――企業風土改革を断行することになった経緯を教えてください。
改革に着手した最大の動機は、コロナ禍において社員間のコミュニケーションが遮断された結果、離職率が急増したことだ。特に30代を中心とした若手・中堅社員の離職が増えたことに強い危機感を抱いた。
もともと当社は、社員同士のコミュニケーションの良さが文化であったが、コロナ禍でそのつながりが途絶えた。ボーナスを一時的に下げたことも相まって、2022年度には49歳以下の離職率が従来の1%から3%へと約3倍に上がった。

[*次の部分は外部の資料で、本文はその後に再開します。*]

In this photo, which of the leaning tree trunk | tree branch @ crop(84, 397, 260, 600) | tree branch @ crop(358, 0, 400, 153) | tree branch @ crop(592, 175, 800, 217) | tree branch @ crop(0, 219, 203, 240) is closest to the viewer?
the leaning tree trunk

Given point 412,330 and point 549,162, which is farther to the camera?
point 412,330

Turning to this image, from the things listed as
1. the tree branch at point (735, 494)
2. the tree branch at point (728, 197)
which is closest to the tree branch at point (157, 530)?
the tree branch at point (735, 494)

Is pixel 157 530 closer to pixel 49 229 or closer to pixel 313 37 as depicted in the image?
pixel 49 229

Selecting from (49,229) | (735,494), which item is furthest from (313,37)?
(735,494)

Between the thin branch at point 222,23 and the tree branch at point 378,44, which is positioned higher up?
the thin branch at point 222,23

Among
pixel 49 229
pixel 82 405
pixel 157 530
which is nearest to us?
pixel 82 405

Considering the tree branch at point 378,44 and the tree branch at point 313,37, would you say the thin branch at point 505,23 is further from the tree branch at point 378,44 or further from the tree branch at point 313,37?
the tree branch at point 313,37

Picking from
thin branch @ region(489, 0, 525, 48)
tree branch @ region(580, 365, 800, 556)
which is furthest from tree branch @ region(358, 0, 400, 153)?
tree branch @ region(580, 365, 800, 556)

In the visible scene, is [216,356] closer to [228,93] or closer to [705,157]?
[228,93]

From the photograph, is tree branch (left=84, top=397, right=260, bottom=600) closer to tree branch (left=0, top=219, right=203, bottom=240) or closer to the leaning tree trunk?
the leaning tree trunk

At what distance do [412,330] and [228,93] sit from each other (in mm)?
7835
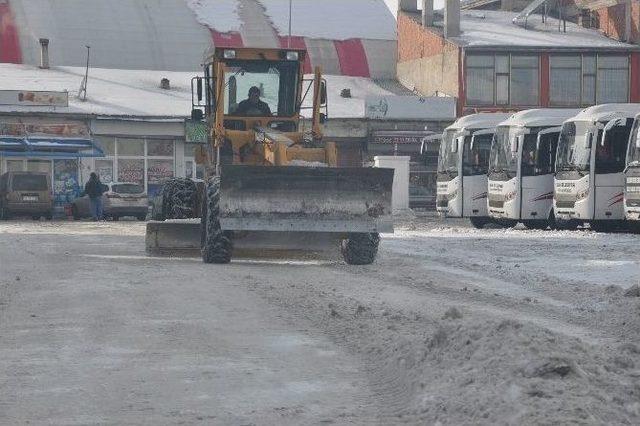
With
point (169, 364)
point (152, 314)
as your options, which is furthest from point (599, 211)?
point (169, 364)

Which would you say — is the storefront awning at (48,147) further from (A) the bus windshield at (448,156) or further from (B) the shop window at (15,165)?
(A) the bus windshield at (448,156)

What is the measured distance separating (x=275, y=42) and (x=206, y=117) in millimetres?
38844

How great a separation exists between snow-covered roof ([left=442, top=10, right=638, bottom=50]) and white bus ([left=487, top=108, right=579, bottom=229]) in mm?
19120

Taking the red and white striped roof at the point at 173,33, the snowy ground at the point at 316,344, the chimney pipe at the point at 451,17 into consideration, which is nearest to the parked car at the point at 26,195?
the red and white striped roof at the point at 173,33

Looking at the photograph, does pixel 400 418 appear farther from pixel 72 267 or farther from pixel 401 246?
pixel 401 246

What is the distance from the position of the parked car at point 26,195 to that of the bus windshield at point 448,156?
12.9 meters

この危機的状況に対し全社員(約5000人規模)との意見交換会を実施した。「社員一人ひとりの個の力の最大化」を掲げ、私以外の役員を含めた全社体制で、22年から3年間かけて社員と膝を突き合わせて対話した。
現場のリーダーが現場の空気を変えるカギ
――そこではどのような声が出てきましたか。
当初は会社への忖度(そんたく)もみられた。だが回数を重ねるうちに、「会社を信用していない」「雨漏りしている宿泊所がある」といった不満を含む率直な意見が出始めた。そのような声にはスピード感をもって対応することで、対話の重要性と効果を全社員に体感させることを意識した。
一方、現場の空気を変えるカギを握るのは、やはり現場のリーダー。会社の方針を職場に届けるのも、社員の声を経営者に伝えるのも、結節点である現場長の役割となる。